▶ **Texto de lectura**:
‘El hoyo’: Cómo ha conseguido convertirse en una de las pocas distopías españolas que funcionan
Quizás lo más interesante de asistir a un festival de cine donde literalmente no has oido hablar de las tres cuartas partes del programa es que es terreno abonado para las sorpresas. Películas a las que los prejuicios, el desconocimiento o las prisas te harían esquivar en circunstancias normales, en un festival pueden convertirse en la revelación de la edición. Este año, han coincidido en Sitges unas cuantas producciones españolas que certifican el buen estado del género en nuestro país.
Se trata de la estilizadísima y extravagante ‘Paradise Hills’, de Alice Weddington, que podría también llamarse ‘Hanging Rock Against the Machine’; la estrafalaria y recién llegada a nuestras carteleras ‘Ventajas de viajar en tren’, una auténtica maravilla de orfebrería narrativa demente; la negrísima comedia sin chistes ‘Amigo’, pieza de cámara que retrata lo más miserable del ser humano. Y finalmente, la mejor de todas: ‘El hoyo’, una modesta pero sorprendente, ideológicamente potentísima distopía que de golpe y porrazo hace recuperar la fe en el género en estado puro hecho en España.
Pero… ¿por qué funciona tan bien, siendo un género con tan poca tradición cinematográfica (que no literaria) en España? ¿Por qué parece que ‘El hoyo’ es una depuración de un estilo que diríase que sus responsables llevan desarrollando desde hace años, y no, como es en realidad, un debut? Desgranamos sus elementos para dilucidar por qué funciona tan bien, de dónde coge sus ideas y qué puertas abre dentro de las ficciones distópicas genuinamente españolas.

▶ **Extracto de datos**:
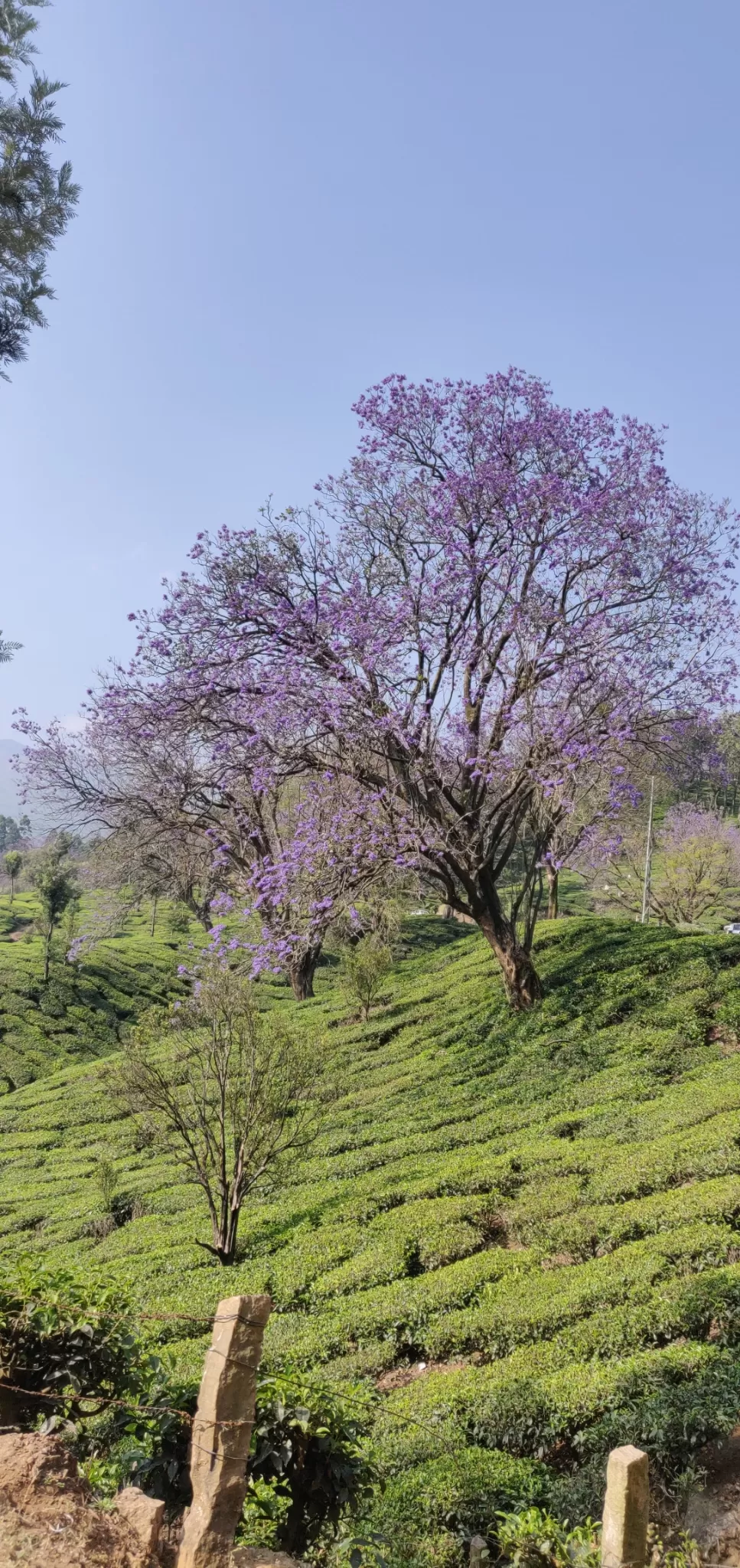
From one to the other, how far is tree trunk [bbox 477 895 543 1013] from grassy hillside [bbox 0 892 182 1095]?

▶ **Consigna 1**: Según el artículo sobre ‘El hoyo’, ¿por qué resulta interesante asistir a un festival de cine en el que no se conoce la mayor parte del programa? Responde en una a tres oraciones.
▶ **Consigna 2**:
Contesta estas preguntas con datos del artículo sobre ‘El hoyo’:
(a) ¿Quién dirige ‘Paradise Hills’?
(b) ¿Qué película se describe como una comedia negrísima sin chistes?
(c) ¿Qué es ‘El hoyo’ en realidad para sus responsables, aunque parezca la depuración de un estilo desarrollado durante años?
▶ **Consigna 3**: Reproduce del artículo sobre ‘El hoyo’ el fragmento que comienza en "Se trata de" y termina en "hecho en España.".

▶ **Resultado del ejercicio 1**: Resulta interesante porque un festival así es terreno abonado para las sorpresas. Películas que normalmente se esquivarían por prejuicios, desconocimiento o prisas pueden convertirse allí en la revelación de la edición.

▶ **Resultado del ejercicio 2**:
(a) Alice Weddington.
(b) ‘Amigo’.
(c) Es un debut.

▶ **Resultado del ejercicio 3**:
Se trata de la estilizadísima y extravagante ‘Paradise Hills’, de Alice Weddington, que podría también llamarse ‘Hanging Rock Against the Machine’; la estrafalaria y recién llegada a nuestras carteleras ‘Ventajas de viajar en tren’, una auténtica maravilla de orfebrería narrativa demente; la negrísima comedia sin chistes ‘Amigo’, pieza de cámara que retrata lo más miserable del ser humano. Y finalmente, la mejor de todas: ‘El hoyo’, una modesta pero sorprendente, ideológicamente potentísima distopía que de golpe y porrazo hace recuperar la fe en el género en estado puro hecho en España.